Alhambra common shares trade in Canada on The TSX Venture Exchange under the symbol ALH, in the United States on the Over-The-Counter Pink Sheets Market under the symbol AHBRF and in Germany on the Frankfurt Open Market under the symbol A4Y. The Corporation's website can be accessed at www.alhambraresources.com.
Neither the TSX Venture Exchange Inc. nor its Regulation Services Provider (as that term is defined in the Policies of the TSX Venture Exchange Inc.) accepts responsibility for the adequacy or accuracy of this release.

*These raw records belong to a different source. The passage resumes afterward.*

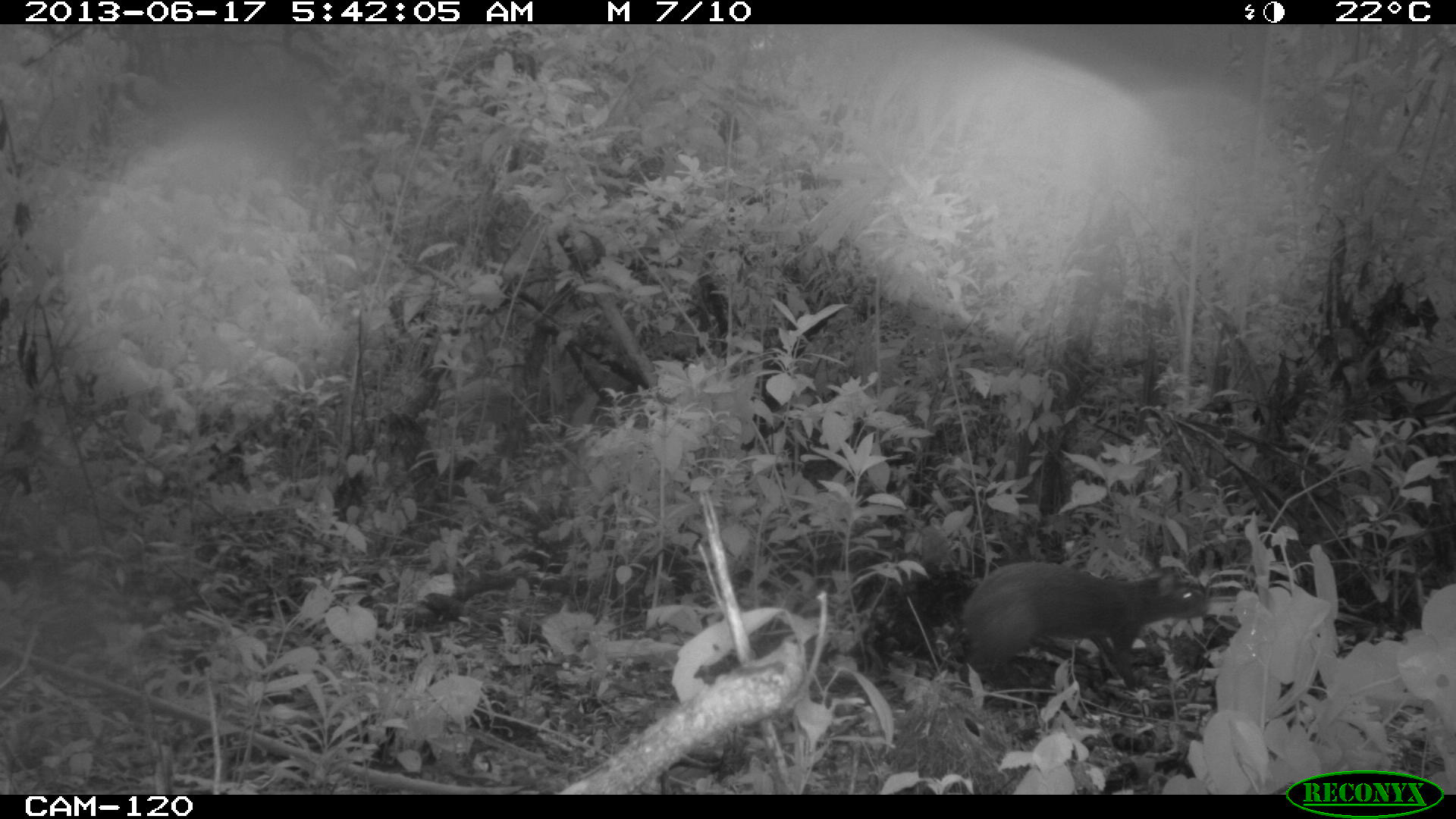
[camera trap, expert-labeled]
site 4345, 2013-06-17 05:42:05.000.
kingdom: Animalia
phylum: Chordata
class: Mammalia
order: Rodentia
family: Dasyproctidae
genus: Dasyprocta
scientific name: Dasyprocta punctata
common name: central american agouti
Dasyprocta punctata (central american agouti), count 1.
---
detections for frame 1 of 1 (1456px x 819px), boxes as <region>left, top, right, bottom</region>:
dasyprocta punctata: <region>957, 558, 1211, 693</region>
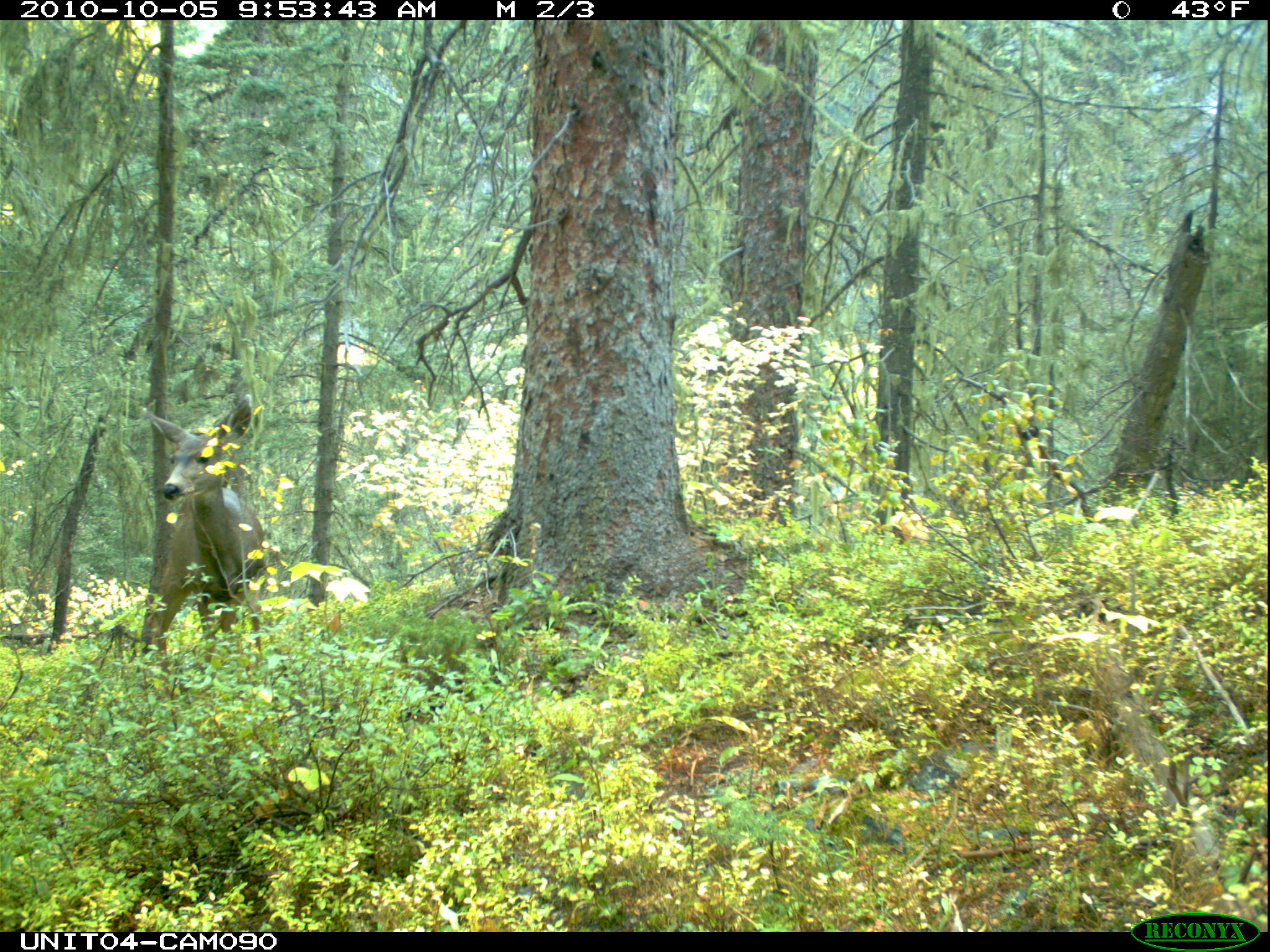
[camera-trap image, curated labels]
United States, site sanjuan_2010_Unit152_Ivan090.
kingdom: Animalia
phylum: Chordata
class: Mammalia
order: Artiodactyla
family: Cervidae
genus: Odocoileus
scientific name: Odocoileus hemionus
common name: mule deer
Odocoileus hemionus (mule deer).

Certain statements contained in this news release constitute "forward-looking statements" as such term is used in applicable Canadian and US securities laws. These statements relate to analyses and other information that are based on forecasts of future results, estimates of amounts not yet determinable and assumptions of management. In particular, finalizing the financings detailed herein, and other factors and events described in this news release should be viewed as forward-looking statements to the extent that they involve estimates thereof. Any statements that express or involve discussions with respect to predictions, expectations, beliefs, plans, projections, objectives, assumptions or future events or performance (often, but not always, using words or phrases such as "expects" or "does not expect", "is expected", "anticipates" or "does not anticipate", "plans, "estimates" or "intends", or stating that certain actions, events or results "may", "could", "would", "might" or "will" be taken, occur or be achieved) are not statements of historical fact and should be viewed as "forward-looking statements". Such forward looking statements involve known and unknown risks including, finalizing the financings detailed herein; political, social and other risks inherent in carrying on business in a foreign jurisdiction and such other business risks as discussed herein and other publicly filed disclosure documents. Although the Corporation has attempted to identify important factors that could cause actual actions, events or results to differ materially from those described in forward-looking statements, there may be other factors that cause actions, events or results not to be as anticipated, estimated or intended. There can be no assurance that such statements will prove to be accurate as actual results and future events could vary or differ materially from those anticipated in such statements. Accordingly, readers should not place undue reliance on forward-looking statements contained in this news release.
Forward looking statements are made based on management's beliefs, estimates and opinions on the date the statements are made and the Corporation undertakes no obligation to update forward-looking statements and if these beliefs, estimates and opinions or other circumstances should change, except as required by applicable law.